The Met catalog describes the bronze Lucius Verus, which Manhattan prosecutors value at $15 million, as originating in a series of Roman statues that stood together at the ancient city of Bubon in Turkey, a site that allegedly saw extensive looting. The catalog also features another work — a set of pieces from a grand sarcophagus — that match photographs in the April warrant. The Met catalog calls it “among the finest Asiatic Sarcophagus known.”
The investigators responsible for the return of these pieces are part of an antiquities trafficking unit within the Manhattan District Attorney’s office that has seized many millions of dollars worth of allegedly stolen antiques across numerous operations in recent years. The unit works extensively with federal agents in Homeland Security Investigations, a unit within the U.S. Department of Homeland Security.
The Met did not comment on the seizures from White.
ICIJ’s investigations into the market for stolen artifacts are ongoing.

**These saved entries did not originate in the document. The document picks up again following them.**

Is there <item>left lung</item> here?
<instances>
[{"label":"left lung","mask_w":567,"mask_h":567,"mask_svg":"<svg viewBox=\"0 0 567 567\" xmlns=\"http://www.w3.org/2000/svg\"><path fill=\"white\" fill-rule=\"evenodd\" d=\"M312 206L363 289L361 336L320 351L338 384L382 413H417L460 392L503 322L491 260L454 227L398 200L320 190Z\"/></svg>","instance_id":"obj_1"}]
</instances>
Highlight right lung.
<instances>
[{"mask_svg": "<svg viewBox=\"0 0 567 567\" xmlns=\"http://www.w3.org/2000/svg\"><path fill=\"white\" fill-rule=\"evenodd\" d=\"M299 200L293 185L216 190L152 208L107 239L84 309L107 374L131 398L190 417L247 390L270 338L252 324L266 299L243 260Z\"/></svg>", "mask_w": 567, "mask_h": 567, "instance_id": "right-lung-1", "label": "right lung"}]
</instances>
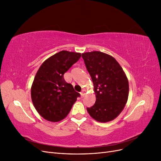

The most recent story examined allegedly stolen Cambodian antiquities in the collection of the billionaire Lindemann family, which has ties to Latchford, the accused trafficker.
The investigation found that the family had adorned their mansions with pieces that Cambodian authorities consider to be among the country’s most important missing national treasures. In one case highlighting the elusiveness of private art collections, ICIJ reporters discovered that a luxury magazine had edited out Khmer statues from a spread showing off the ornate design elements of one of the Lindemanns’ mansions.